| Segmento de texto |
_ _ _

Falar
de arte é importante num país que se viu privado da mesma por longos períodos
da sua história. Conformamo-nos a viver numa pátria que foi obrigada a aceitar
pôr de parte a sua identidade, os seus talentos e as suas diferenças.
Os
artistas são alguns dos melhores embaixadores de um país, e é a partir da
consumação e desenvolvimento das suas artes que uma nação ganha a sua voz e
fala ao mundo.
O
mundo das artes não se consagra e se reflete apenas nas artes do espetáculo.
Passa, também, por outras como as artes plásticas ou a arte digital. Não
obstante, o testemunho que se segue concentra-se numa destas sublimes formas de
expressão: o teatro.
No
dia 27 de março comemorou-se o Dia Mundial do Teatro. Essa expressão de arte
milenar contribui, nas palavras do Diretor Artístico do Teatro Nacional de São João
(TNSJ), Nuno Carinhas, para “mantermos a nossa humanidade”. Representa uma
oportunidade única de esboçar os enredos que quisermos e explorarmos os limites
do quotidiano. O teatro, indubitavelmente, faz parte do que consideramos de
forma lata a verdadeira cultura numa sociedade. E mereceu, tal como outros
acontecimentos, um dia dedicado a si.

_ _ _

| Excerto dos dados |
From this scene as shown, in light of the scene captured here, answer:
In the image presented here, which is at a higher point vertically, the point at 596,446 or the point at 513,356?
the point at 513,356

_ _ _

| Instrução dada |
Reescreva o trecho do texto sobre o teatro que começa nas palavras "Passa, também, por" e termina depois de "dedicado a si.", substituindo "quotidiano" por "cotidiano". Os dados não têm qualquer relação com o texto sobre o teatro.

| Resposta à tarefa |
Passa, também, por outras como as artes plásticas ou a arte digital. Não
obstante, o testemunho que se segue concentra-se numa destas sublimes formas de
expressão: o teatro.
No
dia 27 de março comemorou-se o Dia Mundial do Teatro. Essa expressão de arte
milenar contribui, nas palavras do Diretor Artístico do Teatro Nacional de São João
(TNSJ), Nuno Carinhas, para “mantermos a nossa humanidade”. Representa uma
oportunidade única de esboçar os enredos que quisermos e explorarmos os limites
do cotidiano. O teatro, indubitavelmente, faz parte do que consideramos de
forma lata a verdadeira cultura numa sociedade. E mereceu, tal como outros
acontecimentos, um dia dedicado a si.